Divergences Sonko- Diomaye sur le TER: Pourquoi le contrat de la SNCF n'est toujours pas renouvelé deux mois après l'échéance

ECONOMIE
Jeudi 16 Avril 2026

Contrat expiré : Depuis le 15 février 2026.

Facture en hausse : 32 milliards de FCFA de compensation demandés par l'opérateur.

Arbitrage : Le Président privilégie la continuité pour sécuriser les JOJ 2026.


Le renouvellement du contrat de concession du Train Express Régional (TER), expiré depuis le 15 février dernier, est au cœur d'un bras de fer entre la Primature et la Présidence.
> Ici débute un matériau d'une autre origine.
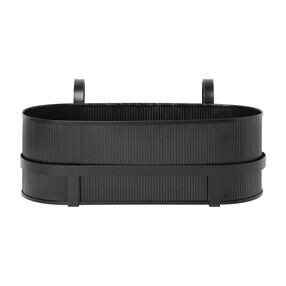 Ferm Living - Pot de balcon Bau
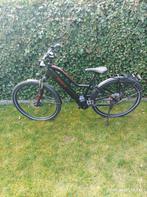 1 vélo électrique vtc BH Atom jet pro taille S, Ophalen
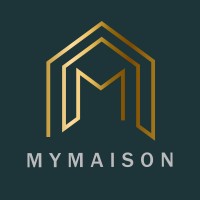 MY MAISON DESIGN & BUILD SDN BHD logo - Similar company to M-Cube Engineering Sdn Bhd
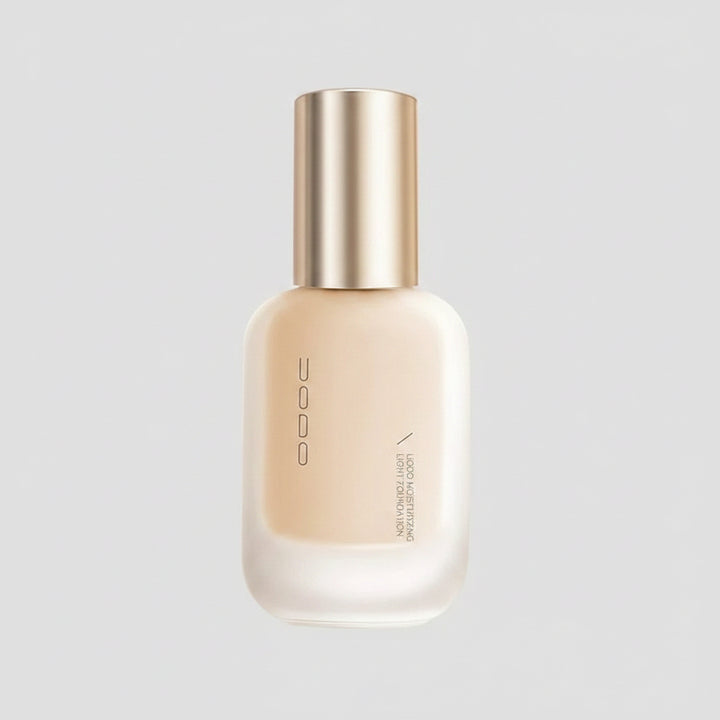 Long Lasting Moisturizing Foundation - product photo 3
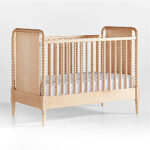 Modern Baby Cribs & Bassinets for the Nursery | Crate & Ki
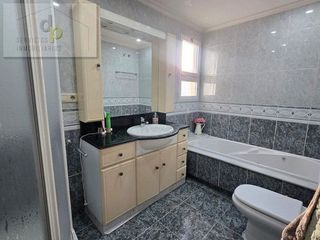 Piso en alquiler en Alipark en Alicante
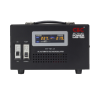เครื่องปรับแรงดันไฟฟ้าอัตโนมัติ (AVR) ชนิด Servo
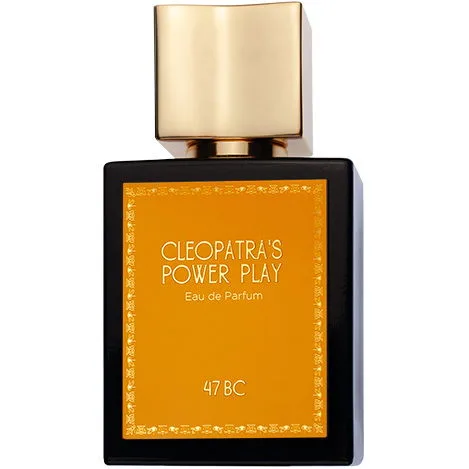 47 BC - Cleopatra's Power Play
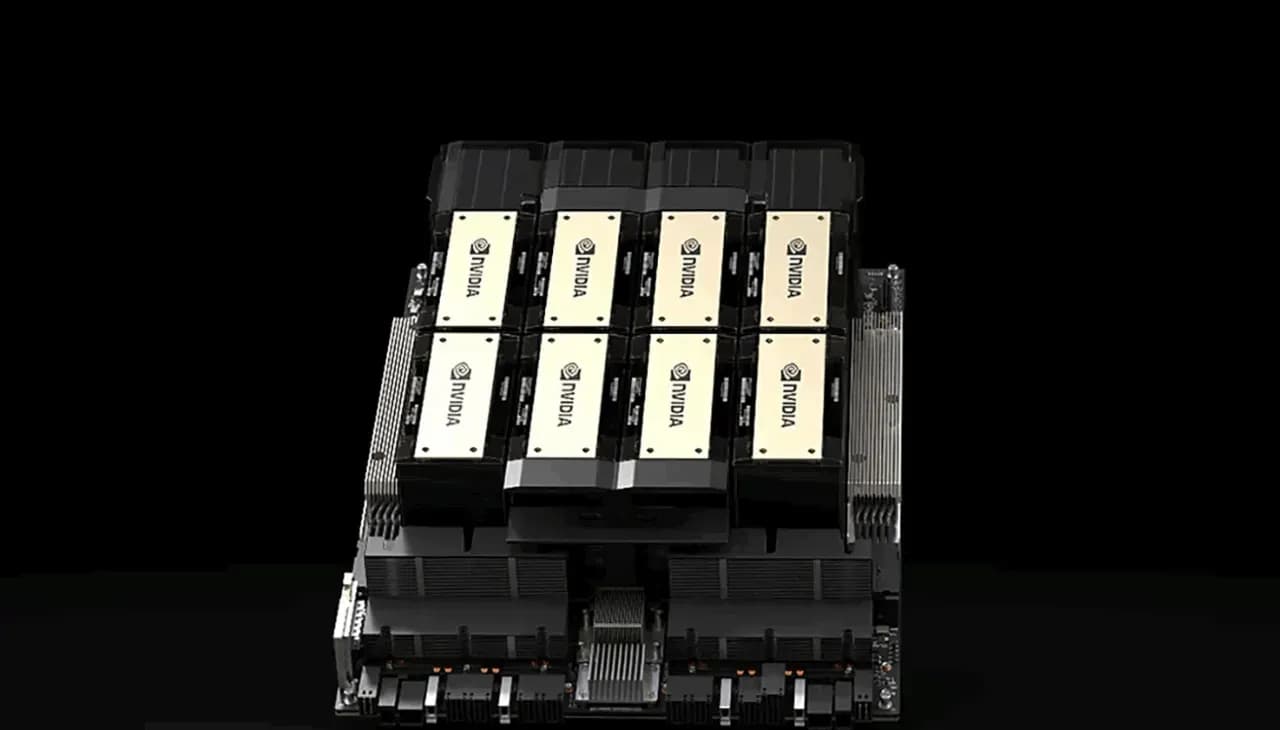 คุมชิป AI ยากกว่าที่คิด: เส้นทางลับ Nvidia สู่จีน หนุนธีมชิปในประเทศ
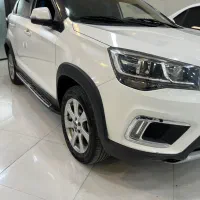 ایکس ۲۲ اکسلنت|خودرو سواری و وانت|بندرعباس, |دیوار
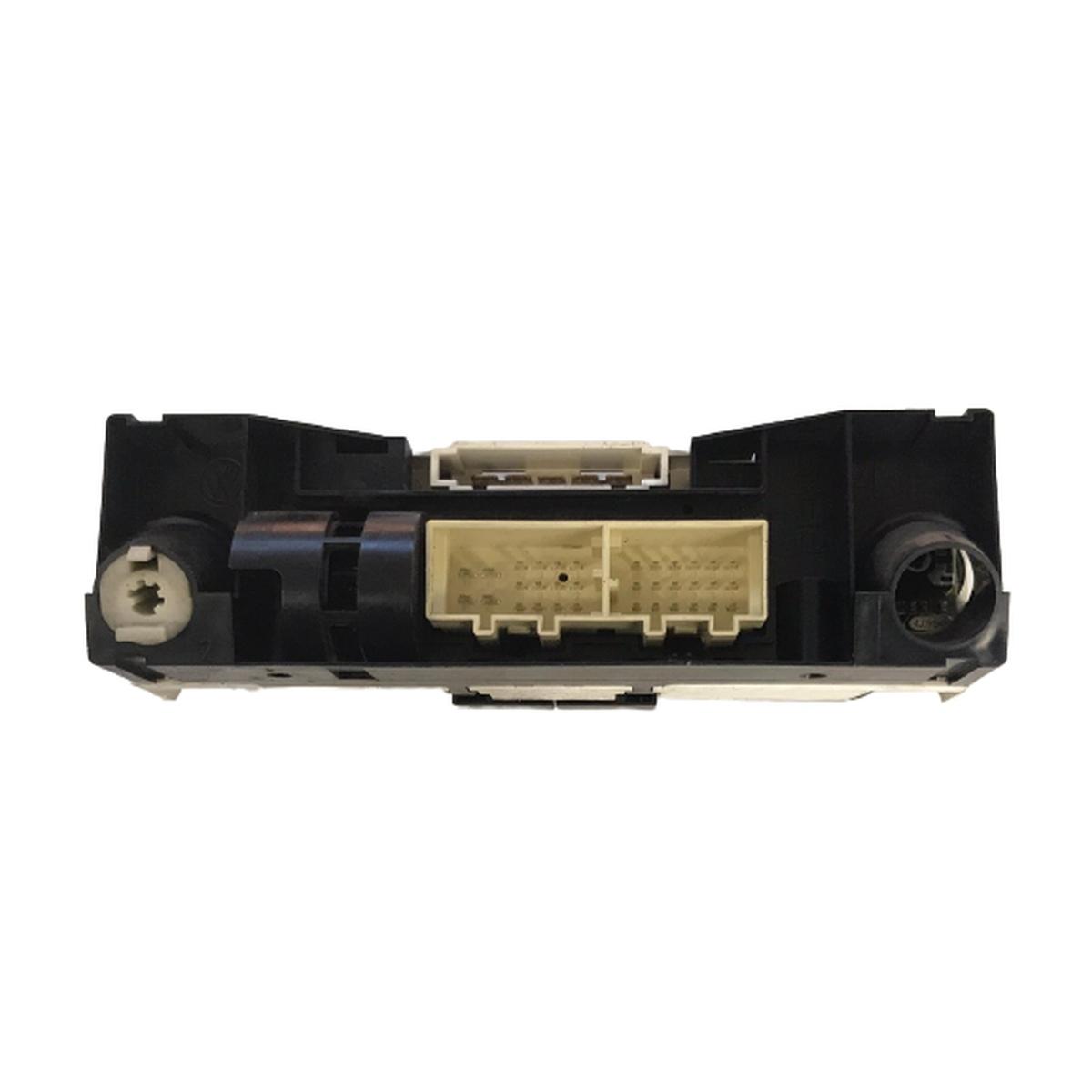 comandi clima seat ibiza 2006 6l0820045a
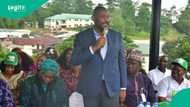 2027 elections: Former commissioner emerges APC senatorial candidate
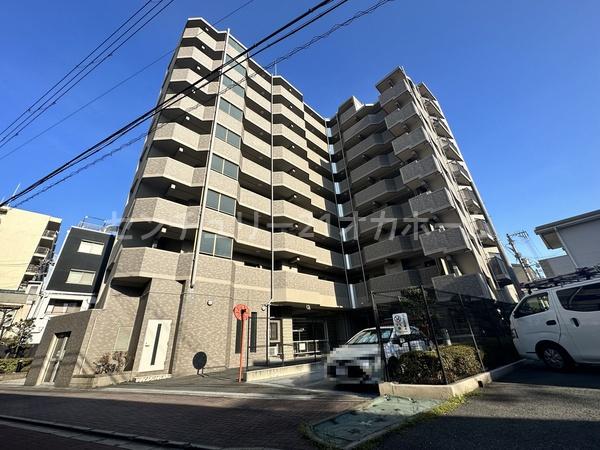 ネオステージ門真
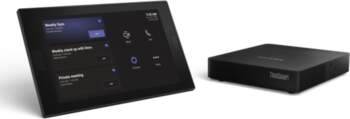 Lenovo ThinkSmart Core DL + USB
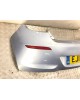 Бампер задний бу для Hyundai i20  1.4 CRDi,  2013 г.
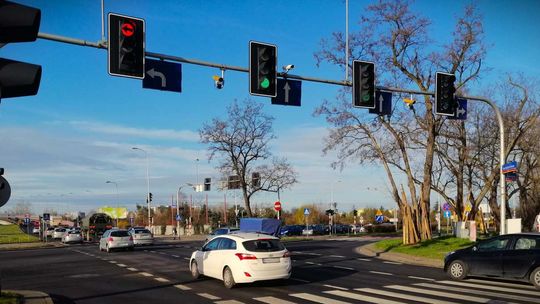 Tolerancja jest dwucyfrowa. Jak ustawione są radary przy drogach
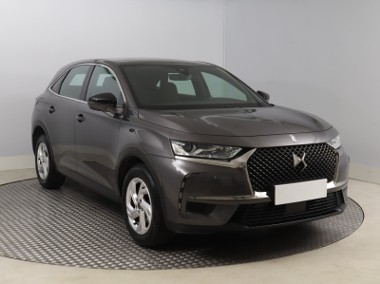 DS , Navi, Xenon, Bi-Xenon, Klimatronic, Tempomat, Parktronic-1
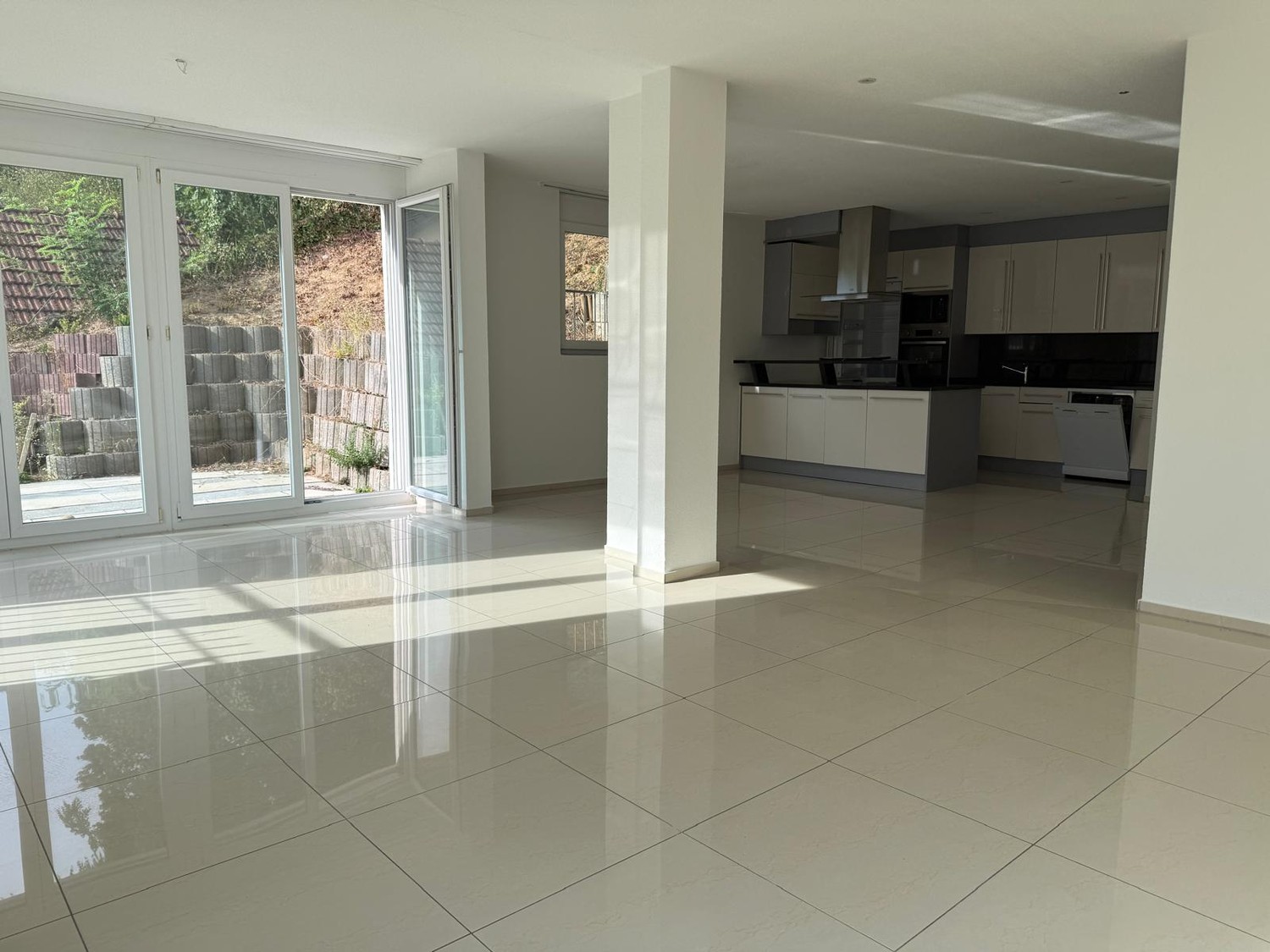 Casa singola con 6 ½ locali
Si les partisans d'Ousmane Sonko poussent pour une « sénégalisation » de la gestion, le Président Bassirou Diomaye Faye, soucieux de la réussite des JOJ 2026, semble privilégier la stabilité de l'expertise française.

Dakar est plongée dans un paradoxe ferroviaire. Alors que les rames bleues du TER continuent de transporter quotidiennement des milliers de Sénégalais entre Dakar et Diamniadio avec un succès populaire indéniable, l’avenir de son exploitation est suspendu à d'arbitrages politiques de haute volée. Deux mois après l'échéance du contrat de concession, le brouillard persiste.
  Un gouffre financier qui s'alourdit  

Au cœur du litige, les chiffres donnent le tournis. La compensation due par l’État pour combler le déficit d’exploitation, initialement estimée à 18 milliards de FCFA par an, aurait bondi pour atteindre désormais 32 milliards. Un montant colossal qui s’ajoute aux 120 milliards de dividendes que les actionnaires doivent se partager au titre des trois premières années d’exercice.

Cette situation est l'héritage d'un contrat négocié sous l'ancien régime, où la réduction de la durée de concession (de 5 à 3 ans) s’est traduite par une exigence de rentabilité immédiate accrue de la part du partenaire français, la SNCF (via sa filiale SETER).
 
 
Le choc des ambitions : Souveraineté vs Sécurité  

Deux lignes de force s'affrontent aujourd'hui au sein de l'exécutif . Portée par le ministère des Transports, sous l'influence du Premier ministre Ousmane Sonko, cette ligne prône une rupture avec le partenaire français. Des cadres sénégalais au sein de la boîte font un lobbying intense, affirmant que l'expertise nationale est désormais prête à prendre les commandes.

L'idée : transformer le TER en un symbole achevé de la souveraineté économique. Face à cette pression, le Président Bassirou Diomaye Faye joue la carte de la prudence. Avec l'approche des Jeux Olympiques de la Jeunesse (JOJ Dakar 2026), dont le TER est le poumon logistique, le Chef de l'État redoute le moindre « couac » technique.

Pour lui, un changement de gestionnaire à la veille d'un tel rendez-vous international et alors que le prolongement vers l'aéroport de Diass est imminent, relèverait d'une « aventure » risquée.
 
 
Le statu quo en attendant Diass  

L'option d'un appel d'offres international, un temps évoquée pour mettre la SNCF en concurrence, semble s'être enlisée dans les méandres de la bureaucratie. Résultat : la SNCF continue d'opérer dans un vide contractuel, forte d'une expertise technique que le Palais juge, pour l'heure, irremplaçable pour garantir la sécurité et la ponctualité.

Le régime de la "Rupture" se retrouve ainsi face à son premier grand dilemme d'infrastructure : satisfaire la base électorale en chassant l'opérateur historique français, ou garantir la vitrine technologique du pays lors de son plus grand événement sportif mondial.

Pour l’instant, le rail sénégalais semble condamné à un compromis fragile. Reste à savoir jusqu’à quand les finances publiques pourront supporter une compensation de 32 milliards sans que le contrat ne soit profondément renégocié.